Whenever possible, downsize to a smaller vehicle. This will help reduce fuel costs as you can use a vehicle with better mileage to transport the items. The vehicle choice must be based on the type of material handling equipment to be transported, their weight, distance, and other factors.

For example, if possible, you can use a small pickup truck instead of a trailer truck to reduce your operating costs. Smaller vehicles provide better fuel efficiency, have fewer maintenance costs, and can complete more trips in the same period as they are relatively faster to drive.

7. Abandoning Unwanted Vehicles

You can cut down your fleet size and keep only the vehicles providing a high return on investment. For example, if you have vehicles that you don’t use often, you can sell them immediately. 

This will help you earn a few thousand dollars and spare you from unwanted expenses on their annual maintenance. You can save $5,000 to $8,000 per vehicle annually.

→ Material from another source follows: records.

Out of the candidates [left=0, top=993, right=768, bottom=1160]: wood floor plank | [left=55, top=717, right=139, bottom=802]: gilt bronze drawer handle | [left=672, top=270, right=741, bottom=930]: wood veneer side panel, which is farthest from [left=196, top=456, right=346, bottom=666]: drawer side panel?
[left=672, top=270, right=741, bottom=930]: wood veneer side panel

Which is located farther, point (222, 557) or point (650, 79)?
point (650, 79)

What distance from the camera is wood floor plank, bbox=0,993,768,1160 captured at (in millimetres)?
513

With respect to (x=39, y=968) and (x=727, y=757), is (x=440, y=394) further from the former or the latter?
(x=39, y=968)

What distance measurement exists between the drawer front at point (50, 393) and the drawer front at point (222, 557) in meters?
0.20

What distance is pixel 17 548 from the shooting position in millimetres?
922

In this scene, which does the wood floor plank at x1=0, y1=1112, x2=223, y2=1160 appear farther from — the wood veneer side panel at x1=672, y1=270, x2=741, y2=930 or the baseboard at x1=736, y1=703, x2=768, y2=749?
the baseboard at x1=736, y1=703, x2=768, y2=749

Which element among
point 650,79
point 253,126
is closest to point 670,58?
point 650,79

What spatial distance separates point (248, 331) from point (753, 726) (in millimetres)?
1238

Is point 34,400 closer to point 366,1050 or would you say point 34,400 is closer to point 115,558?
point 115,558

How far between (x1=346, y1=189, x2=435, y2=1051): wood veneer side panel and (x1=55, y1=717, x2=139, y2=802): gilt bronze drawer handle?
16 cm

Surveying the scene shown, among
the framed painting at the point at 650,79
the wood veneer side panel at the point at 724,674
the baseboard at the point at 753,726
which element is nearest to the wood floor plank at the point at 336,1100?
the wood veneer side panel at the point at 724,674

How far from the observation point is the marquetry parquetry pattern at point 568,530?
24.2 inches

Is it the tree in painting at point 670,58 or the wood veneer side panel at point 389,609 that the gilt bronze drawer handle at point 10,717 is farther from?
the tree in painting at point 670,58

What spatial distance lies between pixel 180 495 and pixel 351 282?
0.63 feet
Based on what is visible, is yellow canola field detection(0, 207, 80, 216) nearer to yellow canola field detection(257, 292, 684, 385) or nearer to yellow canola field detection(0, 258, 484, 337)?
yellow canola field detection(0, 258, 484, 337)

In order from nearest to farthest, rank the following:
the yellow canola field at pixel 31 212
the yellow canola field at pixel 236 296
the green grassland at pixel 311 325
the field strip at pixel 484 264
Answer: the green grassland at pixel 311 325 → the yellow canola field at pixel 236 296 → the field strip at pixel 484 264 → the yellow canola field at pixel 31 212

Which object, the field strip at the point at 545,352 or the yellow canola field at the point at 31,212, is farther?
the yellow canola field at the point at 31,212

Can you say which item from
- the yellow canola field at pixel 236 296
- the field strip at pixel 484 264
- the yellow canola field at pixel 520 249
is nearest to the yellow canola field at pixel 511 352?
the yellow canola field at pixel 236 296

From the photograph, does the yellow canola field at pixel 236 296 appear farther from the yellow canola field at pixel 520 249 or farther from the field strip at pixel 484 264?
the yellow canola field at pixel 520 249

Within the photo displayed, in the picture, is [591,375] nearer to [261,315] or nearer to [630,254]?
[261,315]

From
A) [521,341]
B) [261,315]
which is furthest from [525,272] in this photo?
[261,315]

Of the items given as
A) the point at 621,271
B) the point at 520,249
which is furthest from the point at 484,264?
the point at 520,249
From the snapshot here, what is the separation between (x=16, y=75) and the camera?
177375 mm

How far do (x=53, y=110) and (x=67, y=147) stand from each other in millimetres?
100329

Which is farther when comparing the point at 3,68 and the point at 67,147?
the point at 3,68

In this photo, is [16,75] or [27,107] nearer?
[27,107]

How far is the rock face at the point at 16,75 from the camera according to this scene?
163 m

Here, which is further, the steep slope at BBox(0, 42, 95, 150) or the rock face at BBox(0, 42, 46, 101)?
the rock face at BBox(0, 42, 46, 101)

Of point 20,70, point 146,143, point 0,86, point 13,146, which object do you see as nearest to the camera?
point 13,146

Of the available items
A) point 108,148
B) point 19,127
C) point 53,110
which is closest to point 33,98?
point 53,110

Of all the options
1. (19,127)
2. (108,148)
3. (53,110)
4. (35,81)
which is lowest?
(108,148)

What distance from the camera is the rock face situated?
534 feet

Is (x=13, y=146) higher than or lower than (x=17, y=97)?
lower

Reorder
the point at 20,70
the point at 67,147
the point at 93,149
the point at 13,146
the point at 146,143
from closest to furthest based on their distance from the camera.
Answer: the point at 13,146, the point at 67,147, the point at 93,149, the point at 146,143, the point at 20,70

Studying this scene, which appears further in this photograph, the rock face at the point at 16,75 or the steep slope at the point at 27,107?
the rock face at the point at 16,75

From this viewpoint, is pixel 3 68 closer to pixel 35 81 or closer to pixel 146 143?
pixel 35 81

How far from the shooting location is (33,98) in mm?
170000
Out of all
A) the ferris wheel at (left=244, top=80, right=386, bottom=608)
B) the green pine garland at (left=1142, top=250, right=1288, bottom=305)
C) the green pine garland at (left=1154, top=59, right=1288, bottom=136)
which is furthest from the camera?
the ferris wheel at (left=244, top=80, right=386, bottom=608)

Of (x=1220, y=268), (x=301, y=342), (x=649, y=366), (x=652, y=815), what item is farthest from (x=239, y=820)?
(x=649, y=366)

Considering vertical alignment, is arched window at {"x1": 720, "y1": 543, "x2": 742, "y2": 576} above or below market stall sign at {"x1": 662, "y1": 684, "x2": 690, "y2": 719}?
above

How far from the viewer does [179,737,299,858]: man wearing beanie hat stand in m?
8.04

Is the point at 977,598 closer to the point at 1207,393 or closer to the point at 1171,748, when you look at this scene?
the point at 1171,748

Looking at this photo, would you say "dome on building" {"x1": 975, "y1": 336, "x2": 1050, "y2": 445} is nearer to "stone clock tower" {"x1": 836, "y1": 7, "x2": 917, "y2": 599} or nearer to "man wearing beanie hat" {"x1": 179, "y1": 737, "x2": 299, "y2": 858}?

If you can’t sell them, see if some routes can double up. See if the drivers in the morning and afternoon shifts both can use the same vehicle.

8. Reducing Accidents

Having your vehicle get into an accident is the last thing you want in your transportation strategy. Accidents can lead to significant repair costs. The vehicle and the driver, too, are rendered out of service for many days, which lowers your operating capacity. This naturally leads to financial loss.

Moreover, you can also get entangled in costly lawsuits, which can add salt to the wound.

Thus, provide drivers training regarding safe driving practices. Have strict rules regarding driving methods. If you find a driver rash driving and getting into accidents repeatedly, fire them.

Parting Thoughts

By taking these small steps, you can cut down your fleet’s operating costs significantly. You can use the increased profit to expand your business operations, or focus on other areas of your business. However, you must remember that this is a continuous process rather than a one-off thing. So, always check your fleet to ensure that the operating costs are kept to a minimum.